Supplied material »

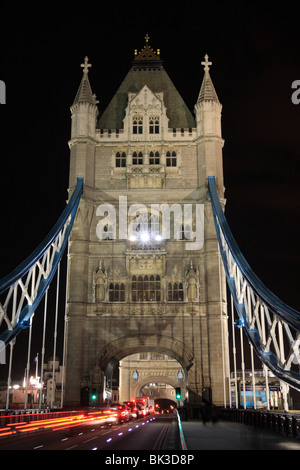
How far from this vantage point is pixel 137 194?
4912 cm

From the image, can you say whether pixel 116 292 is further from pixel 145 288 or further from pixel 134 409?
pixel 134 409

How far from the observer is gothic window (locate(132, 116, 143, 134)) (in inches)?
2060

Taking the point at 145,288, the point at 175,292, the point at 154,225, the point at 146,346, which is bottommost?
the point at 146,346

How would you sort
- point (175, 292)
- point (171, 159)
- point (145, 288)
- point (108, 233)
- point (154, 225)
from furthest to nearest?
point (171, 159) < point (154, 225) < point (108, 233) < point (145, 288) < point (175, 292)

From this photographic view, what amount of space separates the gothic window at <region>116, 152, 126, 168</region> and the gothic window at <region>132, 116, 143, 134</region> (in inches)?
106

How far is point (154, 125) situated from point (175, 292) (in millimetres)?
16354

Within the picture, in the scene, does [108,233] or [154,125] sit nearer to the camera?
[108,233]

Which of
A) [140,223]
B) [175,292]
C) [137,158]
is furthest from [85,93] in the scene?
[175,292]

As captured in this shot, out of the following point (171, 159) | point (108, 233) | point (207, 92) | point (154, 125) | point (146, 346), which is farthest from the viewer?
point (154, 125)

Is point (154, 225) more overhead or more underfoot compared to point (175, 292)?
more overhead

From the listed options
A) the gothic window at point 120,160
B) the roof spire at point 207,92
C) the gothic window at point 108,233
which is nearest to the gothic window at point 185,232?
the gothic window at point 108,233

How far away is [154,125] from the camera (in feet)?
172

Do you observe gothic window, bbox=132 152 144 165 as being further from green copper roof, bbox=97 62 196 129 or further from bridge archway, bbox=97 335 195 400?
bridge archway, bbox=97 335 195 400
* * *
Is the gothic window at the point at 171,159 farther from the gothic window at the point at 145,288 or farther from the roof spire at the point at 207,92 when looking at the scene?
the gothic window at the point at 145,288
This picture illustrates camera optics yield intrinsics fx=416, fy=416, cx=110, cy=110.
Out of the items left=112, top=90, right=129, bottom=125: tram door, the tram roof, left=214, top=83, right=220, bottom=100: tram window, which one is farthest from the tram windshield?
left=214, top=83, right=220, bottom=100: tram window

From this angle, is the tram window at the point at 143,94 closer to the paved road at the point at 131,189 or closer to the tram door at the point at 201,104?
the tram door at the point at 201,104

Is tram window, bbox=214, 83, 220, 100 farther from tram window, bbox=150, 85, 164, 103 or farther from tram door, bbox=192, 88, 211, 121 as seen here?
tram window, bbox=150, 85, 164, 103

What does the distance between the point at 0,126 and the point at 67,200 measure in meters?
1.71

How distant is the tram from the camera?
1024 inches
* * *
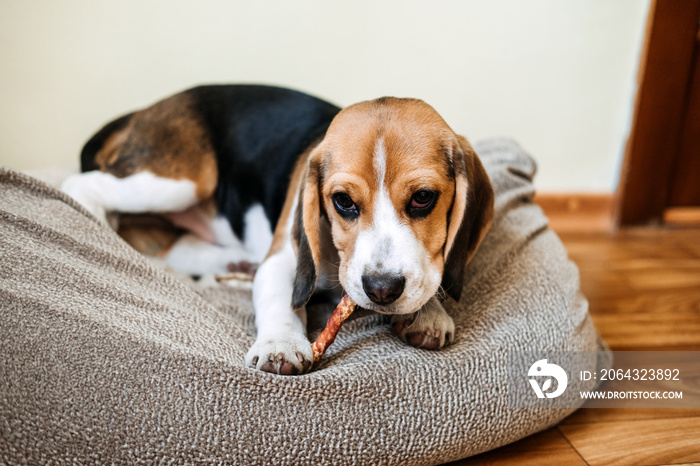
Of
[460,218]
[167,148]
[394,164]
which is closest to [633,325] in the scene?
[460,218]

Description of the task » Copy out, character for character, the lines of the records beginning with the line that contains "How far from this" and going on through the line that contains "point (171, 159) <", with both of those lines included.

Finished answer »
How far from this vantage point is pixel 137 194?
4912 cm

From the image, can you say whether pixel 116 292 is further from pixel 145 288 or further from pixel 134 409?
pixel 134 409

How far from the observer is gothic window (locate(132, 116, 143, 134)) (in inches)?
2060

Taking the point at 145,288, the point at 175,292, the point at 154,225, the point at 146,346, which is bottommost?
the point at 146,346

How would you sort
- point (175, 292)
- point (171, 159)
- point (145, 288)
- point (108, 233)
- point (154, 225)
from furthest to nearest?
point (171, 159) < point (154, 225) < point (108, 233) < point (145, 288) < point (175, 292)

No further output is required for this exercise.